In 1754 he was appointed by the British as surveyor general for Georgia Colony. In August 1756 he traveled to the Cherokee Overhill country on the banks of the Little Tennessee River as the engineer constructing Fort Loudoun. He is said to have been the most prolific mapmaker in the Southern Colonies in the late eighteenth century.

De Brahm drew up the plans in 1766 for a prospective settlement to be called "New Bermuda" in British East Florida. The project was sponsored by a Bermudian philanthropist, John Savage, operating out of Charles Town. Its purpose was to encourage Bermuda islanders, who specialized in boat-building, to settle a planned community on the Florida side of the St. Marys River. It was to be laid out on a symmetrical grid of streets, with two public squares.

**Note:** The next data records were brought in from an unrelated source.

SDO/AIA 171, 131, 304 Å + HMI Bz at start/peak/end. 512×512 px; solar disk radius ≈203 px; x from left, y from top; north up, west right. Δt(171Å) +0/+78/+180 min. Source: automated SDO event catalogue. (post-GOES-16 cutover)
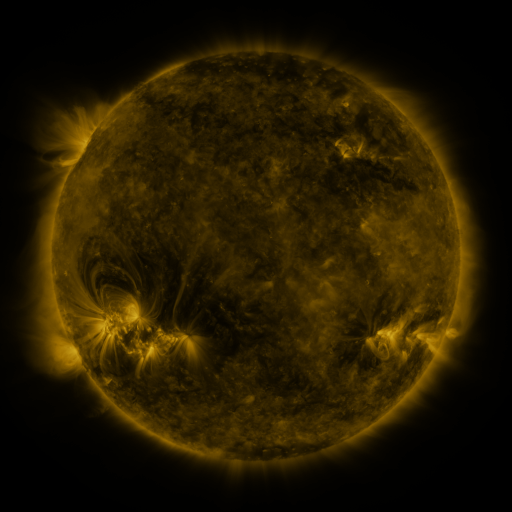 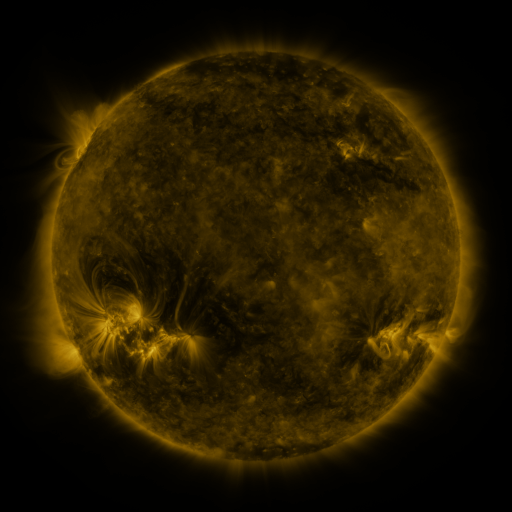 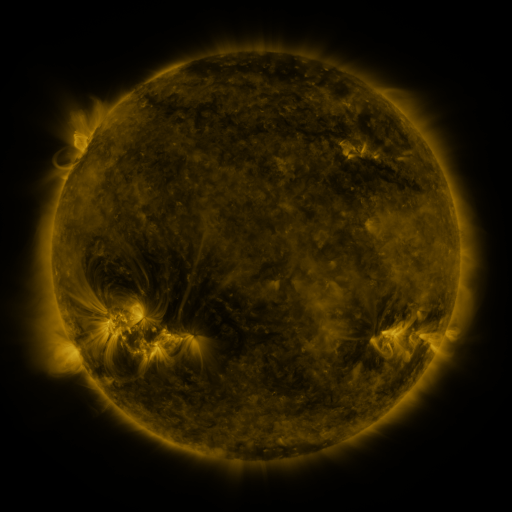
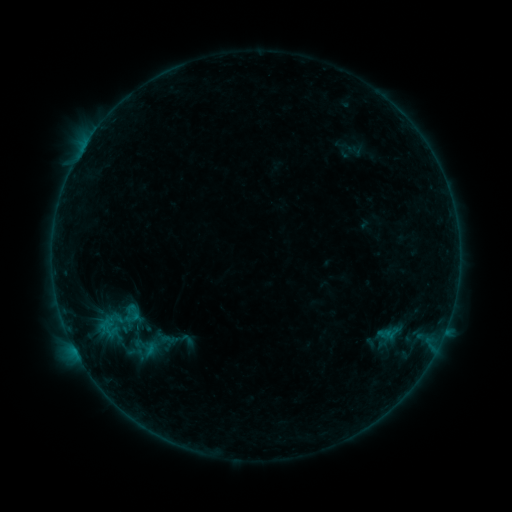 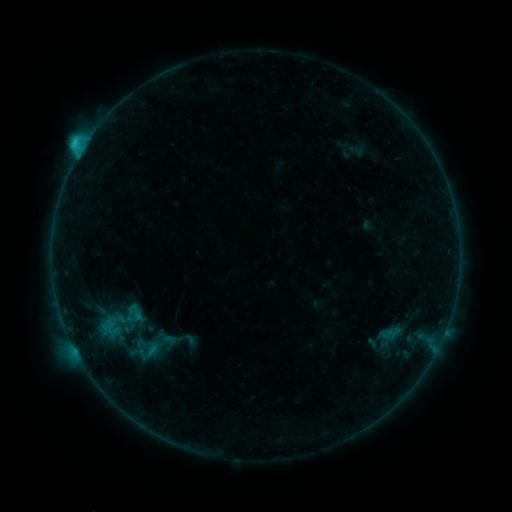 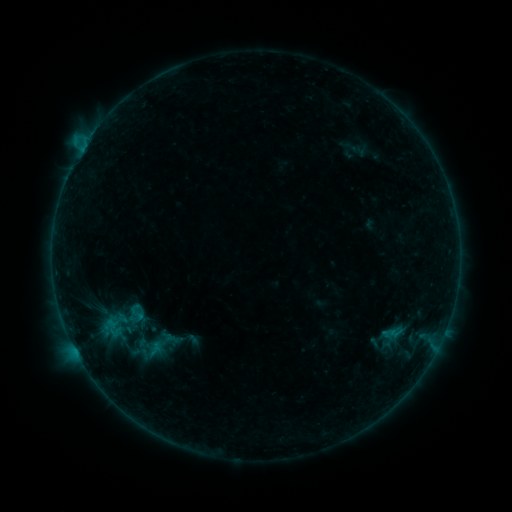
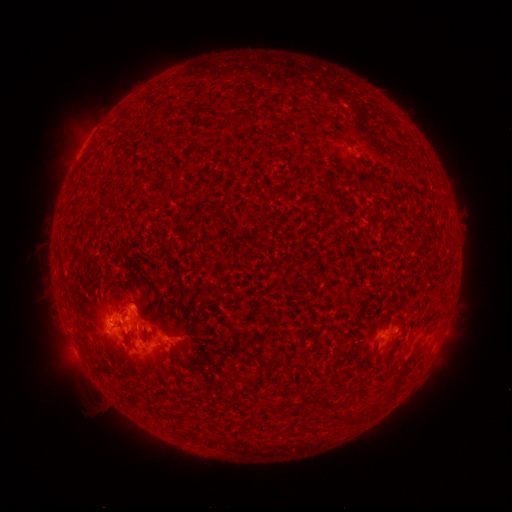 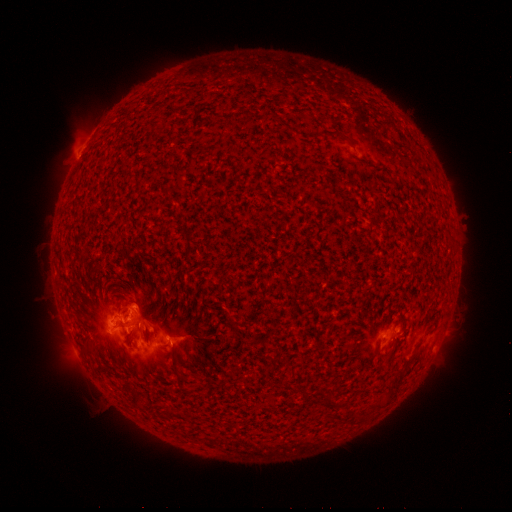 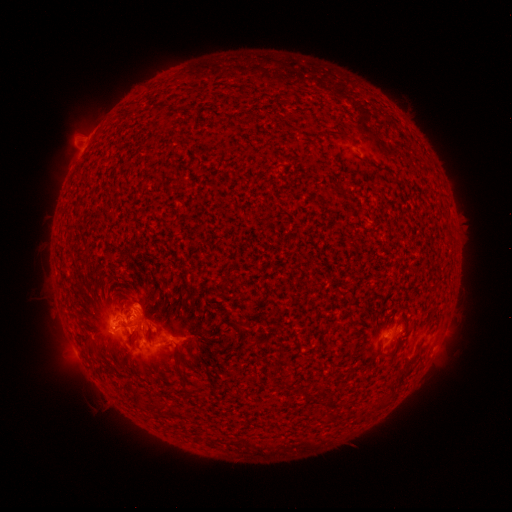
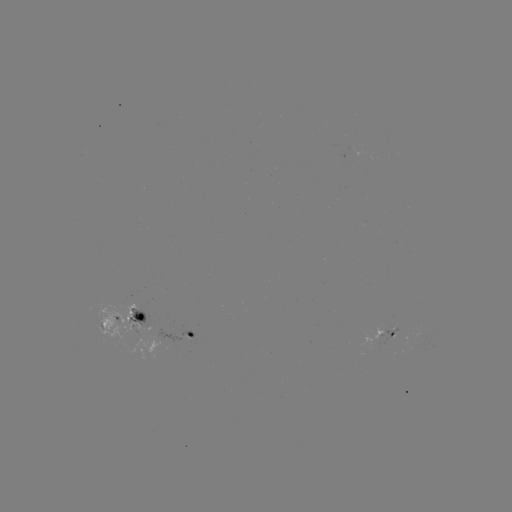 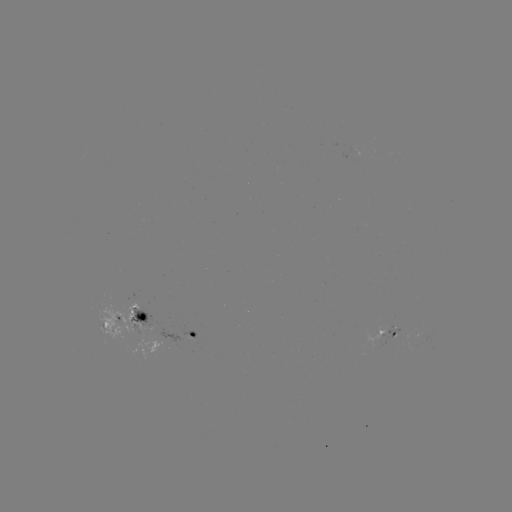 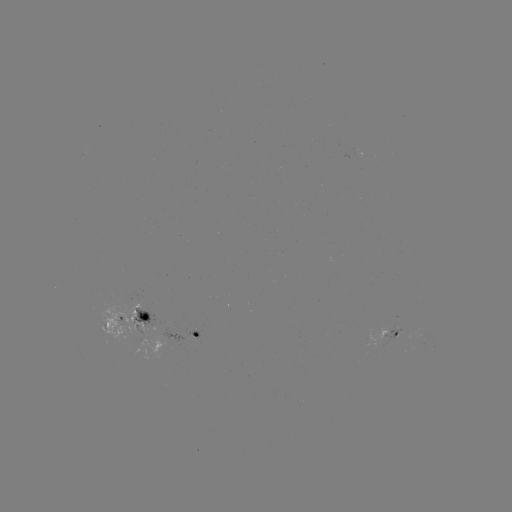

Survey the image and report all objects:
C2.7 flare: (80, 154)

Formerly an ally of European colonisation, his contact with American Indians led him to despise European imperialism as a sin which would ultimately bring destruction to the world. He believed that the American Indians had been corrupted by the immorality of traders and their attempts to civilise them. He was imprisoned in France by the American Revolutionary government, accused of being loyal to the British cause. His wide-ranging travels show that in 1778 he resided in Britain; making a brief visit to his German homeland. By 1784, Quaker records show him living in Philadelphia. There his writings on Cosmography were inspired by the ideas of an earlier German mystic, Jacob Boehme. He perceived the eighteenth century carving up of lands for personal glory as a tyranny of reason. He died in Philadelphia.

==Works==
- Letter to the editor of The Gentleman's Magazine, (1771) -- Historian of cartography Louis de Vorsey wrote that this "probably represents the earliest published description of the Gulf Stream as a potentially valuable navigation routeway."
- Atlantic Pilot (1772)
- Time an Apparition of Eternity and Voice of the Everlasting Gospel (1791-2)
- Apocalyptic Gnomon Points out Eternity's Divisibility Rated with Time Pointed at by Gnomons Sidereal, (1795)

==Legacy==
De Brahm, derided by contemporaries, never managed to gain many followers to his religious thought. His criticism of politics and the aggression of nation-states as well as his anti-imperialist position was not well received in the intellectual climate of the early American Republic. According to Plowden Weston, "I know nothing of De Brahm's life; but he lived within memory of persons now alive, much addicted to alchemy, and wearing a long beard."